Millet: Not Just for the Birds

In the spirit of Missionary adaptability, I've been trying to incorporate millet into my life. Millet is the primary staple of the Nigerien diet, and so I'm learning to "acquire a taste for it." Actually, it's not that bad . . . with enough butter and salt.

I needed to make a dessert from Niger, and found instead, a cookie recipe that uses millet. And since no one present at the gather had ever been to Niger, none was the wiser. The cookies turned out GREAT and tasted a lot like granola (and who doesn't like granola!?!?!). Everyone enjoyed them, even the picky kids, so I thought I would post the recipe for you. I found it a pccuisine.blogspot.com after doing a google search for "baking with millet." They are very easy to make . . . enjoy!!

Toast 12 min. at 350°:
  • 1 ⅔ c. Oatmeal
  • 1 c. Millet
  • ½ c. sunflower seeds
  • 2 c. chopped walnuts


Beat in a mixer until light:

  • 1 ½ c. brown sugar
  • 1 c. butter
  • 1 tsp. vanilla
  • 2 eggs

Add the following dry ingredients to a big bowl and mix:

  • 3 c. oatmeal, ground into flour in food processor or blender
  • ½ c. raisins
  • ½ tsp. baking soda
  • 1 tsp. salt

Add remaining ingredients to the big bowl also, mixing again:

  • Toasted ingredients, cooled off
  • Creamed ingredients
  • Optional: 1 c. chocolate chips in place of raisins

Scoop 1oz.-size scoops onto lightly-oiled cookie sheets, 12 per sheet, flattening before baking at 350° for 12-15 min. Loosen from sheet while still warm, as they tend to stick otherwise.

08 July 2008

Something Went Askew

I posted some videos that were intended to be on the lighter-side of language learning. Apparently uploading directly from YouTube was a bad idea. My apologies. I will do my best to save the videos in a different format and reload them if I can.
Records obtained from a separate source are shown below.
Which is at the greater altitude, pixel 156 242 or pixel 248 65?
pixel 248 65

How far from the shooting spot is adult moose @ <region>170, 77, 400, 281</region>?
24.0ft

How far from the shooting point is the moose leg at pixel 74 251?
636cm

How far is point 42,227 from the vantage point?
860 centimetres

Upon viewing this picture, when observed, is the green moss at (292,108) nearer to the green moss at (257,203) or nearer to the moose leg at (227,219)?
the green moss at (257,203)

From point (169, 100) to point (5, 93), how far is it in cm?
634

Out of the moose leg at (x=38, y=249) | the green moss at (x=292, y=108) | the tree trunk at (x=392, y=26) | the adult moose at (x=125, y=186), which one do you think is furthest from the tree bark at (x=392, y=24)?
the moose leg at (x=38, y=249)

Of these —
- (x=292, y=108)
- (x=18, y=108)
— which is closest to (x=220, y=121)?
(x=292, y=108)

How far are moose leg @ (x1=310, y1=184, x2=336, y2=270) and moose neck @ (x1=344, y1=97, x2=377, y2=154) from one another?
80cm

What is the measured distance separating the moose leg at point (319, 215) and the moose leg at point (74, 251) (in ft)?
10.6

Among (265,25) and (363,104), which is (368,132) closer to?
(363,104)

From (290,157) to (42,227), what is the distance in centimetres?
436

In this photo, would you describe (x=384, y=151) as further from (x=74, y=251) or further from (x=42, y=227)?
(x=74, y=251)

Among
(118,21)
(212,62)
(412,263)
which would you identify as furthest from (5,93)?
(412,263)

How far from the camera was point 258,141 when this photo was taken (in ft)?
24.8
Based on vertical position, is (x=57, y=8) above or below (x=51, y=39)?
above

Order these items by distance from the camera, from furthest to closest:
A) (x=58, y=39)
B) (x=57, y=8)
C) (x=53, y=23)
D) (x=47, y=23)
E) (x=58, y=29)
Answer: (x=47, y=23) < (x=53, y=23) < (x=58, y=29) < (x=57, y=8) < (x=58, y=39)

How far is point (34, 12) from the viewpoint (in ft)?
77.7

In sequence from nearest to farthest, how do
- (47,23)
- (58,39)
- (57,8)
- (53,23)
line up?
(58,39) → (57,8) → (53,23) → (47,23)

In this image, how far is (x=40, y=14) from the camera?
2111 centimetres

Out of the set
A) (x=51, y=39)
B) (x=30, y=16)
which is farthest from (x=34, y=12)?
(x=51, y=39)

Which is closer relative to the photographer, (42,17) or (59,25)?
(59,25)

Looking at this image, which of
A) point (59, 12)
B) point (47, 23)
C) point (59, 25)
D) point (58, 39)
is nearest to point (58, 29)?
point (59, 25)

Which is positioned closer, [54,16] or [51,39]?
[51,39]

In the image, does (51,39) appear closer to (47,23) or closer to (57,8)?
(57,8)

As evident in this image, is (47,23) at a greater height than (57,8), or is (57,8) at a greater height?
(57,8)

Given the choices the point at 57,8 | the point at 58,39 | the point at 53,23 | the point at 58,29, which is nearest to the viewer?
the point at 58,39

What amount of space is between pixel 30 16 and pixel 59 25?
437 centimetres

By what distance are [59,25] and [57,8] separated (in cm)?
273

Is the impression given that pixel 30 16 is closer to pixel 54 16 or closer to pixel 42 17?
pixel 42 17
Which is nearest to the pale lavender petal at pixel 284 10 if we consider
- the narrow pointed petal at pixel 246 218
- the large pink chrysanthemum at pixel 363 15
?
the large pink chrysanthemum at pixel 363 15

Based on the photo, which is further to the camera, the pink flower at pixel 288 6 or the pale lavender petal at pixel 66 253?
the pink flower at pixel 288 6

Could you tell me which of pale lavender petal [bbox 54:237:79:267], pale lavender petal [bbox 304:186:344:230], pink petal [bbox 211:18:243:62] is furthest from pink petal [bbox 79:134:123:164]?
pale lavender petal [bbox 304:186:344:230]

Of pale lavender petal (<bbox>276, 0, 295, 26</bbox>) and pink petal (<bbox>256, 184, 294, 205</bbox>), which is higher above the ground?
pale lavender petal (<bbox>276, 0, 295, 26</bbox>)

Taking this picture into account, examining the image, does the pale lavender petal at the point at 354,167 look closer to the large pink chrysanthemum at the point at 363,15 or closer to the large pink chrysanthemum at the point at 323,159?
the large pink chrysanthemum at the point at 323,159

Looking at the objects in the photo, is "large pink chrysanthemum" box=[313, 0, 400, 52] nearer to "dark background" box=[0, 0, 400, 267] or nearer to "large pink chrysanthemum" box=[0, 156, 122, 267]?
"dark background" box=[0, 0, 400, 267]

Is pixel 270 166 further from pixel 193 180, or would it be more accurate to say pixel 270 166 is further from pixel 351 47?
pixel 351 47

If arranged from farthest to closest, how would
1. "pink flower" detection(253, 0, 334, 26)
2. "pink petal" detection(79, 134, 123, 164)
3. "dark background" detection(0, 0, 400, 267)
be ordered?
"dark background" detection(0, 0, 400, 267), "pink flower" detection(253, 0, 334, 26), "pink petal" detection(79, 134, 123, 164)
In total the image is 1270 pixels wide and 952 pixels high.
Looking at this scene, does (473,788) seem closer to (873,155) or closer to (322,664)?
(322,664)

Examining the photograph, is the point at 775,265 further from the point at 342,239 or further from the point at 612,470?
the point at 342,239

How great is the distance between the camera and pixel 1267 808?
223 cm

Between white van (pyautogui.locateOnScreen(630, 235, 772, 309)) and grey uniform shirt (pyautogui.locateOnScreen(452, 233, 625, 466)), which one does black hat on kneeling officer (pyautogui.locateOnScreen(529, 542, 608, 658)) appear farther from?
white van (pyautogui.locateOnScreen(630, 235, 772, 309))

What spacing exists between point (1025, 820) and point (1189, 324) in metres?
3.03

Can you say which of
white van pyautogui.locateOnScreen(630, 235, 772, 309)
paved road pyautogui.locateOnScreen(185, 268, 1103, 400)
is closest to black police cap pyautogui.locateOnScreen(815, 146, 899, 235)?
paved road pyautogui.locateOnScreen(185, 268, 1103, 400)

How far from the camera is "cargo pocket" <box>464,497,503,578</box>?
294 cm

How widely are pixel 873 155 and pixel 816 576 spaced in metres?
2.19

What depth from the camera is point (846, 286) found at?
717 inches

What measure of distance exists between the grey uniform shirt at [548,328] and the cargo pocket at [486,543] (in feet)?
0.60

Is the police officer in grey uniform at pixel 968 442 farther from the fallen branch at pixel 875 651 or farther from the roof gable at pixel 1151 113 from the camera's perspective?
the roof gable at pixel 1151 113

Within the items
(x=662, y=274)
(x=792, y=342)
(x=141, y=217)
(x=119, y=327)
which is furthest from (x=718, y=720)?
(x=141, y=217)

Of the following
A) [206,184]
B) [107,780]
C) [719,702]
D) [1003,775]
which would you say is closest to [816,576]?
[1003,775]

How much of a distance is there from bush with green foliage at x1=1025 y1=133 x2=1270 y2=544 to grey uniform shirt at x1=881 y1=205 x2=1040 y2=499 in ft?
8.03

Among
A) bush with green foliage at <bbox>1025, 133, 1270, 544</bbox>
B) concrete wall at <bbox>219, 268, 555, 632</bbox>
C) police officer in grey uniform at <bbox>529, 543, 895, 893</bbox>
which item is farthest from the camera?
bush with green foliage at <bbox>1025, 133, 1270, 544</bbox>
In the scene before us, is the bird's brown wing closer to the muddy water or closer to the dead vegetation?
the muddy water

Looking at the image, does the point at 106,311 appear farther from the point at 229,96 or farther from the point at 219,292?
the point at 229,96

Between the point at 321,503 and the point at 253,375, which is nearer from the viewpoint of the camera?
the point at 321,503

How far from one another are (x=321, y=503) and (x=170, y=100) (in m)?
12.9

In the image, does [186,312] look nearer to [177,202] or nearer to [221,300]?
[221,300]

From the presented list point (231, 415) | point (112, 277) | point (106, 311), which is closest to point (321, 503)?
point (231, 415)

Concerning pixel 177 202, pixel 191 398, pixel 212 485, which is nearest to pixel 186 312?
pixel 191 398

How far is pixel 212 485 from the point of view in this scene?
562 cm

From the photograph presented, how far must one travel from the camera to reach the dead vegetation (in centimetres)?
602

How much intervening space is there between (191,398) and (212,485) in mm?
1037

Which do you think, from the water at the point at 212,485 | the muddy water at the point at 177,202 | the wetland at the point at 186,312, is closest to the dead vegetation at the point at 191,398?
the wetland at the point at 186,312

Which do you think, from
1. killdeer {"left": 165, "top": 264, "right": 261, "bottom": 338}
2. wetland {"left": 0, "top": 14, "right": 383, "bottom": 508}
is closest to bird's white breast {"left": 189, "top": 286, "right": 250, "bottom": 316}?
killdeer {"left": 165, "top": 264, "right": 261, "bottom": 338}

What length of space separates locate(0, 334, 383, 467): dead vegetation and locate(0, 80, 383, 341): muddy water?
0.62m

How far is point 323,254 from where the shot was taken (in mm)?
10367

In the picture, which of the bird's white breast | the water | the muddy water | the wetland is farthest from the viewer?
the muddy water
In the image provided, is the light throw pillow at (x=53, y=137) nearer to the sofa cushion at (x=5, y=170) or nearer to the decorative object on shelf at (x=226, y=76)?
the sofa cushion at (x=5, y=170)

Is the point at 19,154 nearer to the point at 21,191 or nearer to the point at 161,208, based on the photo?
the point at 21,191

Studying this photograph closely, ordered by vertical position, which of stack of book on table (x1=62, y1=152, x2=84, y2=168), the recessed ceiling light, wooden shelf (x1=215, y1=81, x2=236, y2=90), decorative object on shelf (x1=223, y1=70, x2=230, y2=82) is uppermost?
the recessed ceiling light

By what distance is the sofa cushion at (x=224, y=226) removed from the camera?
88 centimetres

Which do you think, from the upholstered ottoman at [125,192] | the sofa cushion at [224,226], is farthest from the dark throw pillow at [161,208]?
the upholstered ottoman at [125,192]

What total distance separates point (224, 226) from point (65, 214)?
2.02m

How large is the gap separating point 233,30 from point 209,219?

I apologize for any distasteful content that may have come up instead. It was greatly unintended!!

02 July 2008

It's Official, I'm a Nerd.

Language.

So much more than words put together into sentences, which in turn formulate paragraphs. In my homework on Monday, I read that individuals experience the world through perception. Communities experience through language.

So here I am, in the mountains of NorthCarolina, learning how to learn a second (and third) language. Children are the best language learners in the world. They listen for months before they attempt to mimic our sounds. They understand long before they verbally communicate. Children are playful and uninhibited. They explore and interact with their environment in order to learn. As little people, they are not afraid of making mistakes and are very forgiving.

Adults on the other hand back translate and speak without learning to listen. We have been programed to retain and regurgitate, not absorb and apply. This is what language acquisition training is all about. Unlearning what doesn't work (but comes naturally) and replacing those unprofitable habits with new techniques that really work.

For example:

Aujourd'hui, la femme a monté le bus à l'église (today, the woman rides the bus to church)
Each picture represents a word or concept and together they make a sentence. I'm actually learning all of this in Bulgarian.
Phonetics has been rather fun as well. Did you know that language is broken down into vowels and consonants (I know, that's the easy one), and that consonants are further broken down into nasals and orals, voiced and unvoiced, stops and fricitives? And there are fourteen locations in the mouth where words are formed (ie: bilabial, labiodental, interdental, dental, alveolar, alveolar retroflexed . . . glottal)!!
Did you know that "buh" is a voiced bilabial sound?? Whereas "puh" is an unvoiced bilabial, and "muh" is a voiced bilabial nasal sound. (Well you do now!!) Want to keep going?? Okay: "fuh" is a voiceless labiodental, whereas "vuh" is a voiced labiodental. Then there's the exercises. Nothing like forcing the mouth to make sounds it's never had to make before!
So that's the latest on language acquisition training (dynamic, I know!).